_CONSIGNE_
Poursuivez le compte rendu du livre de Luciano Canfora après sa dernière phrase.
+++ EXTRAIT DU TEXTE
Un petit livre dans lequel Luciano Canfora poursuit sa réflexion sur la scène et les coulisses du pouvoir.

Le titre de l’ouvrage laisse attendre un traité ou une somme. Il n’en est rien ; il s’agit d’un opuscule de 90 pages dont les chapitres se succèdent telle une série de vignettes. Le risque est connu : celui de lire un auteur qui papillonne autour d’une question qu’il ne fait qu’effleurer. Tel n’est pas le cas et autant le dire sans attendre : il s’agit d’un grand petit livre, dans lequel Luciano Canfora   cherche moins une solution qu’à dessiner les termes du problème. Il s’expose lui-même dans une recherche qui semble prise sur le fait. Le lecteur, on pourrait dire l’invité, progresse au rythme d’une pensée en marche. Le livre est ainsi conçu que chaque page est un tremplin pour la suivante.


Passé Présent, aller-retour


A quoi sert l’Antiquité ? La question a été mille fois posée. On ne compte plus les livres insipides, anachroniques, idéologiquement surchargés, où le passé est reconstruit en fonction du présent et de raccourcis erronés. L’ouvrage de L. Canfora s’expose à ce risque et c’est tout son mérite, exemplaire, de ne pas céder à la tentation des "vérités éternelles". Appien, Aristote, Brutus, Cassius, Cicéron, Clisthène, Cyrus, Hérodote, Horace, Lysandre, Plutarque, Polybe, Pompée, Sylla, Tite-Live, sont quelques uns des grands témoins qui dialoguent, hors de toute chronologie, avec Trotski, Roosevelt, Robespierre, Reagan, les deux Napoléon, Lloyd George, Kirov, Hitler, De Gasperi, Churchill et Bismarck. Tout ceci ne va pas sans une pointe de virtuosité. Mais la vertu l’emporte sur l’exercice de style : non seulement L. Canfora ne dit rien qui ne s’appuie sur une connaissance des faits érudite et méditée, mais il s’en tient à l’analogie, méthode attentive et scrupuleuse ("L’analogie risque parfois d’endormir la nécessaire vigilance de l’historien, qui s’efforce au contraire de saisir la différence", p.87) qui aboutit, comme l’indique le titre même, à penser un concept. L. Canfora dispose à tâtons les similarités et les dissemblances et termine son ouvrage honnêtement, c’est-à-dire sans réponse.
++++++
+++ LIGNES DE DONNÉES
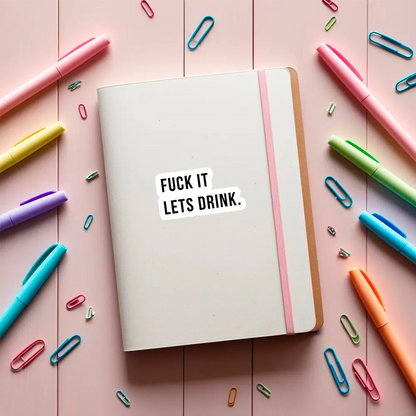 Sticker Fuck it let`s drink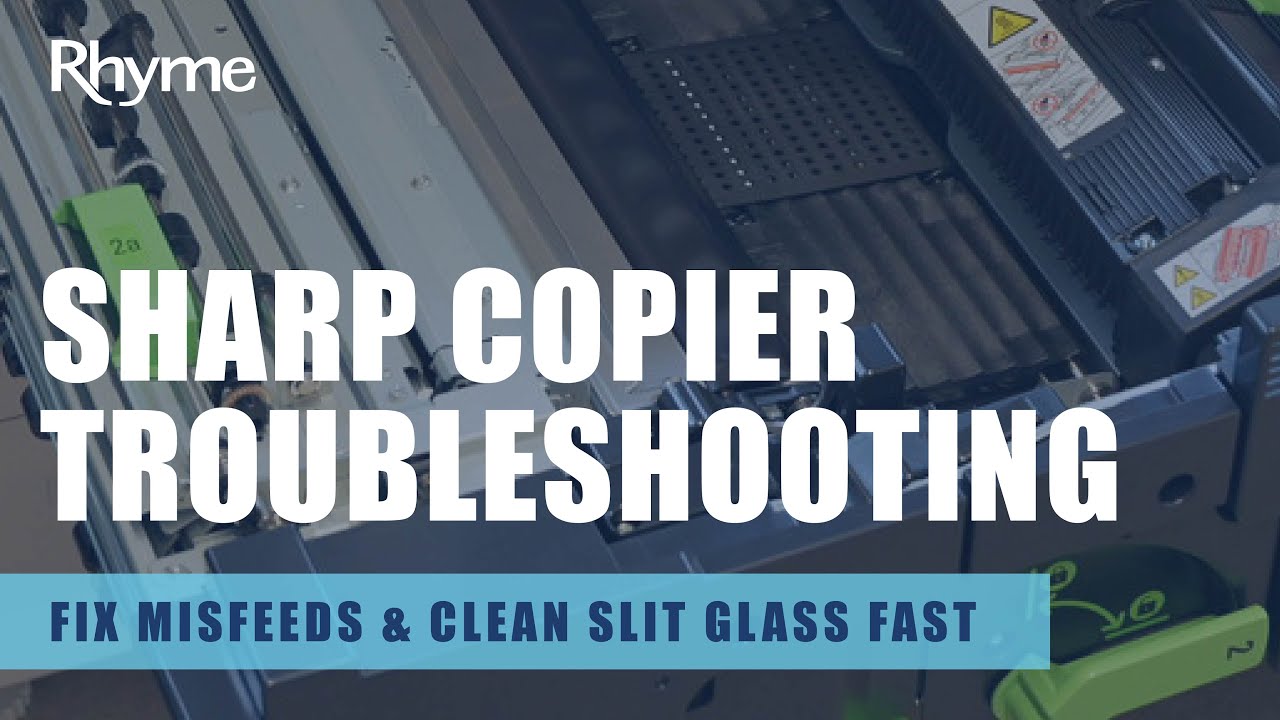 Sharp Copier Troubleshooting: Fix Misfeeds & Clean Slit Glass Fast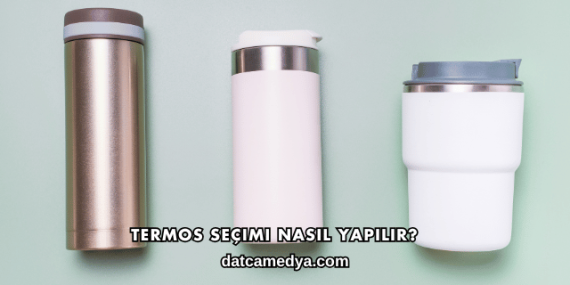 Termos Seçimi Nasıl Yapılır?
++++++
_RÉPONSE_
Le lieu du pouvoir


L’enquête vise moins à déterminer la nature du pouvoir que son lieu de résidence. Où se trouve-t-il ? Que l’on n’aille pas croire qu’il soit issu du processus électoral. Celui-ci n’est qu’un rite qui consacre, par son formalisme, le faux pouvoir de l’élu et la fausse joie du citoyen-électeur   . Pour les plus lucides, le vrai pouvoir est "lointain" (p.12), dans un "ailleurs" incertain et occulte (p.9). Benjamin Constant désigne la richesse, l’argent et le crédit comme les seuls vrais maîtres et seuls dignes de la notion de pouvoir. Pour Karl Marx, la démocratie n’est rien d’autre que la conquête du pouvoir par une classe dominant les autres classes. Leurs points de vue se rejoignent en ceci : il y a deux sphères du pouvoir, deux "Etats parallèles" (p.12), le visible et le lointain, ou, pour reprendre la métaphore qui sert de couture à tout l’ouvrage : la scène et la coulisse. L’introduction se termine par une mise en bouche : on peut se demander si le "vrai pouvoir" n’est pas en train de s’affranchir de ses masques pour devenir, sans vergogne, le pouvoir visible.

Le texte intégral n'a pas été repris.